19 Kasım 2014 Çarşamba

BİYOGAZ TESİSİLERİNİN FİNANSMANI 3

Geçen yayınımızda Banka kredileri ve Girişimci kredileri üzerinde durduk. Bu yayınımızda da finansman modelleri üzerinde durmaya devam ediyoruz.

3- Leasing

Bu finansman modeli çok fazla tercih edilmemekle beraber bazı durumlarda son derece işe yarayabilir.. özellikle de yatırımın sabit kısımlarının finansmanında değil, bilakis sonradan değiştirilebilecek, yedeklenebilecek taşınabilir tesis kısımları için oldukça ilginç ve akılcı olabilen bir finansman modelidir.
Örneğin biyogaz tesisinin henüz çoğunlukla yurt dışından temin edilen kojenerasyon ünitesi, özel karıştırıcılar, katı madde dozajlama ünitesi leasing ile finanse edilebilir. 
Bu üniteler leasing sağlayıcısı tarafından sağlanır ve onun mülkiyetinde kalır. Siz yatırımcı olarak kullanım hakkına sahip olursunuz ve bunun için leasing sağlayıcısına bir ücret ödersiniz. Bu ücret genellikle sözleşme sürecine göre değişiklik gösterir ve pazarlık edebilirsiniz..!

Avantajları: 

Mallar leasing sağlayıcısının mülkiyetinde olduğundan sizden ayrıca bir teminat istenmez. vergisel bazı avantajları da kullanmanız mümkündür(çok düşük KDV)

Dezavantajları:

Düzenli ödeme taksitleri banka kredi taksitlerinden daha yüksek olabilir. 
Zamansal değer kaybı müzakere edilir.

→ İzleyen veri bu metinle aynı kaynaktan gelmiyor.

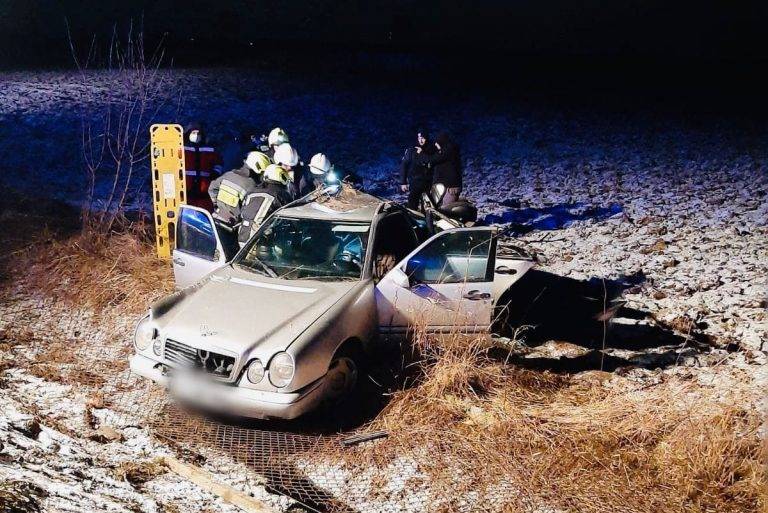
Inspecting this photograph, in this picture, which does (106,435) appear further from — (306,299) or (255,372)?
(306,299)

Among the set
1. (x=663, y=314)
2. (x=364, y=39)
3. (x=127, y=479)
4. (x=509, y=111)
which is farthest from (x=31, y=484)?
(x=364, y=39)

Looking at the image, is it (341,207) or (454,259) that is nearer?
(454,259)

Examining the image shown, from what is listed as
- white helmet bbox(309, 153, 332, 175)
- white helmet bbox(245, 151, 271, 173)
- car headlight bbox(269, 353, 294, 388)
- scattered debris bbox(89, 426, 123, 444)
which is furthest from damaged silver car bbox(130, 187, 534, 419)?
white helmet bbox(309, 153, 332, 175)

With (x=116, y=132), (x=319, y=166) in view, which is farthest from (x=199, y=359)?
(x=116, y=132)

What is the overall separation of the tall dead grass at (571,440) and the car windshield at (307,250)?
2.89 ft

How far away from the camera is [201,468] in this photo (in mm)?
4801

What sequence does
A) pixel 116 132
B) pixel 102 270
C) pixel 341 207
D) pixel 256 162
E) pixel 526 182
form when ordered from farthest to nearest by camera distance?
1. pixel 116 132
2. pixel 526 182
3. pixel 102 270
4. pixel 256 162
5. pixel 341 207

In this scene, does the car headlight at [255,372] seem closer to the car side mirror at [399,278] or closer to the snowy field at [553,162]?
the car side mirror at [399,278]

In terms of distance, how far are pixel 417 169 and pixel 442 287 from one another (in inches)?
161

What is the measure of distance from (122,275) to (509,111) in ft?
41.2

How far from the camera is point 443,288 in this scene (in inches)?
235

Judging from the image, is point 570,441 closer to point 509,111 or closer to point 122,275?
point 122,275

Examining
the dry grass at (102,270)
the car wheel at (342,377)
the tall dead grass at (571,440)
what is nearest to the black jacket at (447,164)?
the dry grass at (102,270)

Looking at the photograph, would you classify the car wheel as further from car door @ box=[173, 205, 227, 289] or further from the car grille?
car door @ box=[173, 205, 227, 289]
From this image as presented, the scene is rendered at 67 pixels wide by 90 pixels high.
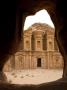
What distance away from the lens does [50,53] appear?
40.7m

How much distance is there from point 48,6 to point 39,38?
105ft

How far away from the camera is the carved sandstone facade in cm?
3938

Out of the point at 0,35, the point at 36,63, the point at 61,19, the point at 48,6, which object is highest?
the point at 48,6

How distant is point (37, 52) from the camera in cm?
4081

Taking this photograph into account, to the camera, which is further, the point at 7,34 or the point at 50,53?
the point at 50,53

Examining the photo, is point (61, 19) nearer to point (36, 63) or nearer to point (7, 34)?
point (7, 34)

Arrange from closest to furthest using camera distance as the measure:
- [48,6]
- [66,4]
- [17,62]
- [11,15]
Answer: [66,4] < [11,15] < [48,6] < [17,62]

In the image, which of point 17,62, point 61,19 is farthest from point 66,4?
point 17,62

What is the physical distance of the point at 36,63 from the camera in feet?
133

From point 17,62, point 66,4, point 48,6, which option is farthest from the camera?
point 17,62

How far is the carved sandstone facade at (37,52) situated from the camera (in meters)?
39.4

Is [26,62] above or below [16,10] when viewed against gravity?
below

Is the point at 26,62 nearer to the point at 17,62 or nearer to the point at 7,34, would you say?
the point at 17,62

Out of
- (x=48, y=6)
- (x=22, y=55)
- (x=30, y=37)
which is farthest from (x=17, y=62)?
(x=48, y=6)
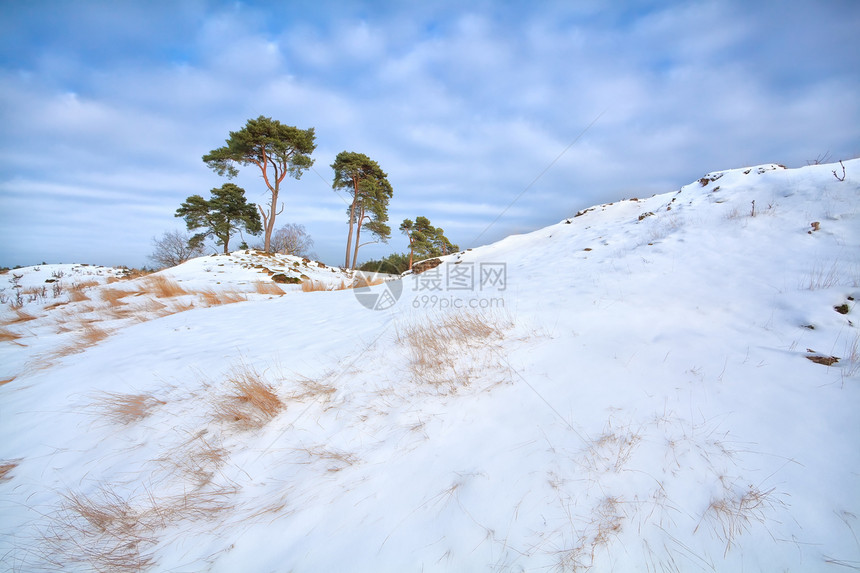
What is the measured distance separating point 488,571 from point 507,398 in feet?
3.91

Sözleşme sonunda karşılıklı belirlenen bir bedel ödenerek malların mülkiyeti elde edilebilir.. 

4- Kiralama

Bu finansman modeli Leasing'e çok benzer aradaki fark, kiralanan ekipmanların yatırımcının mülkiyetine geçmesidir. Bunun için yatırımcı sözleşmede belirlenen bir bedeli öder. Sözleşmenin bitmesi halinde ayrı bir ücret ödenmez.

Avantajları :

Teminat gerektirmez. Vergisel indirimleri vardır. Amartizasyon ve işletme giderleri objenin yatırımcının mülkiyetinde olmasından dolayı dikkate alınır.

5- Contracting

Bu model yatırımcının tesis finansmanını kensinin sağlayamadığı durumlarda oldukça işe yarayan ve çok etkili bir modeldir.
Bu durumda yabancı bir yatırımcı biyogaz yatırımının büyük bir kısmını veya tamamını karşılar. (Contractor) İşletme sahibi olarak siz sadece tesis kurulum yerini ve tesiste işlenecek atık gübreyi veya diğer biyo atıkları düzenli sağlamakla yükümlü olursunuz.
Contactor size bunun için karşılıklı müzakere edeceğiniz bir ücreti öder, ve tesisi kurar ve sözleşmede belirlenen süre boyunca işletir. Tesisi ekonomik ömrü boyunca da işletebilir, veya belirli bir sürenin sonunda size devredebilir, bunu siz karşılıklı müzakerelerle belirlemelisiniz.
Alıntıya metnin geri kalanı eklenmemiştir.